It has for many years been risky to connect computers to the Internet. In most cases, some kind of firewall is used to protect the computers behind the firewall. A more sophisticated way of protecting computers is to use a Demilitarized Zone (DMZ), sometimes also called perimeter network.
Servers that need to communicate with both internal and external computers create a security problem for companies. Placing such computers in the internal network, behind the firewalls, means that the firewalls need to allow a lot of traffic through. On the other hand, if the computers are placed outside the firewalls, they are very vulnerable for attacks. The solution to this dilemma is generally a DMZ, a zone between the Internet and the company’s internal network.
A DMZ can be designed in a number of ways but typically, a DMZ is placed outside the company’s (internal) firewall but has a firewall (external) between itself and the Internet. This means that the internal firewall, will only let through traffic from hosts in the DMZ, generally also restricted to specific ports from specific hosts. The external firewall will only let through traffic to the servers in DMZ, also that generally limited to specific ports for every server.
This way, the company’s internal network is relatively well secured at the same time as it is possible to reach some of the company’s computers from the Internet. Obviously, a DMZ can be implemented in many other ways but the basic principles are the same. Although not as secure, it is possible to let the same physical firewall be both the external and internal firewall. Nowadays, most companies have much more complex solutions for DMZs. It is quite common to have multiple DMZs.

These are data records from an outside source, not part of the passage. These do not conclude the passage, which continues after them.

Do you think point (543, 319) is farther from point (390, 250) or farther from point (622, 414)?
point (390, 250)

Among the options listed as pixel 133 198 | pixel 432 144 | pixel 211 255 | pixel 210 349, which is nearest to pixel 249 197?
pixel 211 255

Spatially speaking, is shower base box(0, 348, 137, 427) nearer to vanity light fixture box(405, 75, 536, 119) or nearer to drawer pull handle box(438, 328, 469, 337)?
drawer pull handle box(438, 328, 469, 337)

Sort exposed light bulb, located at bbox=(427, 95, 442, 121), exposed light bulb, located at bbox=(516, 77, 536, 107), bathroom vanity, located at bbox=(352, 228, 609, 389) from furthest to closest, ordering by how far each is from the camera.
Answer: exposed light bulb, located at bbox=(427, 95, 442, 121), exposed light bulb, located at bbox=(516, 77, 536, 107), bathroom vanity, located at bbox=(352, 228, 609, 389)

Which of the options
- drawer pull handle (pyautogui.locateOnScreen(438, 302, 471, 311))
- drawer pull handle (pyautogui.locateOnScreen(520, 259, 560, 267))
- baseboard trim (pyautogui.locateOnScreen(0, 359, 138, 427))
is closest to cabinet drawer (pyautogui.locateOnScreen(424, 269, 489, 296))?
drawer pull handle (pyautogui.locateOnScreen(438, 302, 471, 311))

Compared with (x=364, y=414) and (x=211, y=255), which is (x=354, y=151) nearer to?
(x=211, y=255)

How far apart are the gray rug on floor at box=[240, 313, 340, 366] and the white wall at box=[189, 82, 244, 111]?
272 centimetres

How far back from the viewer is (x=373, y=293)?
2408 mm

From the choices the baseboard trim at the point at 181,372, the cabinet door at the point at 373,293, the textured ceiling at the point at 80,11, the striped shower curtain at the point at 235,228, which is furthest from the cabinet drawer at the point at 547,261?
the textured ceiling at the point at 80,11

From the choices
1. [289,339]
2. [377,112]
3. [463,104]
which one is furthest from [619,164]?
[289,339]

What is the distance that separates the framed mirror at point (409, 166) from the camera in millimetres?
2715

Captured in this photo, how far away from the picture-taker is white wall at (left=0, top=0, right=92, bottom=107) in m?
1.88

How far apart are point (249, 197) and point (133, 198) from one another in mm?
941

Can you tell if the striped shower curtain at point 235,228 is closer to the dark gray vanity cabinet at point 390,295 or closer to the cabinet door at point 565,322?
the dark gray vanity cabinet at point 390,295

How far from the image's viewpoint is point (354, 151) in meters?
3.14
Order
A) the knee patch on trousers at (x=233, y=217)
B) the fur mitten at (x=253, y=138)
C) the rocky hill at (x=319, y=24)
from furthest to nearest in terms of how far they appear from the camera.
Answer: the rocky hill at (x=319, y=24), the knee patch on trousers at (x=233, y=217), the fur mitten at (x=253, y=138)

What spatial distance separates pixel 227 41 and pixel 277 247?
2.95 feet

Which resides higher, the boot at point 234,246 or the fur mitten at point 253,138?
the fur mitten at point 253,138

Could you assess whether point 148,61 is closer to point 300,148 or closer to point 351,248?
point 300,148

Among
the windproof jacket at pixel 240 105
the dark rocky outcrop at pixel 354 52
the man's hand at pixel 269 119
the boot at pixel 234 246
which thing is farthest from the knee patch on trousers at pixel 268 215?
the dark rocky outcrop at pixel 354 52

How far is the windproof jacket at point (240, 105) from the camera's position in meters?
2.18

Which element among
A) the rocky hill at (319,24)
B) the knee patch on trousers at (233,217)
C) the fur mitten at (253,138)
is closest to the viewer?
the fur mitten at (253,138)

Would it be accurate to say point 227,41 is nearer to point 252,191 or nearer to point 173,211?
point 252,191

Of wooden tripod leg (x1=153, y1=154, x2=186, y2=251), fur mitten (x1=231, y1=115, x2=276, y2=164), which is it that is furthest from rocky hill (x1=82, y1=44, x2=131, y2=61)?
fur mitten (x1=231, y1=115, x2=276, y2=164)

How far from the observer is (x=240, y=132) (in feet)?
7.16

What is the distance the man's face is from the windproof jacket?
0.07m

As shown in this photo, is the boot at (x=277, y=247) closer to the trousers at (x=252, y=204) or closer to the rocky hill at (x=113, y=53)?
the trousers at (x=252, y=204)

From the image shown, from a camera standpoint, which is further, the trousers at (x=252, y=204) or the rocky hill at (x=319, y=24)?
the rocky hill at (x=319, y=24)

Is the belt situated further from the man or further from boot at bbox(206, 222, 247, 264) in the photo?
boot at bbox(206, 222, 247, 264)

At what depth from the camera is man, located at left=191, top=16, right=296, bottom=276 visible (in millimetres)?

It is worth remembering that a DMZ’s purpose is to protect the internal company network from the untrusted Internet, or any other untrusted network. Threats from the inside are seldom covered by a DMZ.
It is very common to place servers such as mail, DNS and http (web) servers in the DMZ. For example, incoming mail is delivered to the mail server in DMZ which will forward the emails to the internal mail server. This makes it easy to configure the firewalls for email. Often one additional connection is allowed, so that it is possible to manage the mail server in DMZ from the internal network. By having a DMZ, DNS often becomes relatively small security risk. The DNS server in DMZ does only need to know a few servers in the internal company network, therefore there is not much gained if someone manages to compromise the DNS server. The sensitive DNS data is stored on the DNS servers behind the internal firewall.
Do you need a DMZ for your home network? Probably not unless you have servers at home which must reached from the Internet. If the traffic is just outgoing, a firewall/router with NAT (network address translation) is a relatively secure solution.